Governo tenta acordo com estados em meio à pressão do diesel e risco de paralisação de caminhoneiros
Letícia Sales Publicado em 18/03/2026, às 13h04
O ministro da Fazenda, Fernando Haddad, afirmou nesta quarta-feira (18) que o governo federal apresentará aos estados uma proposta para alterar a incidência do ICMS sobre combustíveis. A medida será discutida no âmbito do Conselho Nacional de Política Fazendária e busca reduzir a pressão nos preços, agravada pelo cenário internacional e pela alta do diesel.
Sem antecipar detalhes da proposta, Haddad defendeu que a eventual mudança não comprometerá as finanças estaduais. Segundo ele, o aumento da arrecadação decorrente de ações de combate à sonegação pode compensar eventuais perdas. “Isso é um dado positivo, que a arrecadação aumenta sem que o imposto aumente”, afirmou o ministro.

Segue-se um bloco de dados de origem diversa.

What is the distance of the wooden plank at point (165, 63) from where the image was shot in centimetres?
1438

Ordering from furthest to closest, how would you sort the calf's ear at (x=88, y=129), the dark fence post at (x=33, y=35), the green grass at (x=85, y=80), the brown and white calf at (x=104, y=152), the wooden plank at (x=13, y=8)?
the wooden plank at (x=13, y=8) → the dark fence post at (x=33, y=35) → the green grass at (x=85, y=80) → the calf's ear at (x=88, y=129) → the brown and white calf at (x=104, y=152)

A estratégia ocorre após o governo federal zerar temporariamente as alíquotas de PIS e Cofins sobre o diesel, como forma de conter reajustes nas bombas. Ainda assim, o presidente Luiz Inácio Lula da Silva reconheceu que o impacto ao consumidor será limitado sem a adesão dos estados e pediu “boa vontade” dos governadores.
Do outro lado, secretários estaduais de Fazenda têm resistido à ideia de reduzir o ICMS. Em nota, o Comsefaz argumentou que experiências anteriores mostram que a diminuição de tributos nem sempre chega ao consumidor final e pode resultar em perda de recursos para políticas públicas.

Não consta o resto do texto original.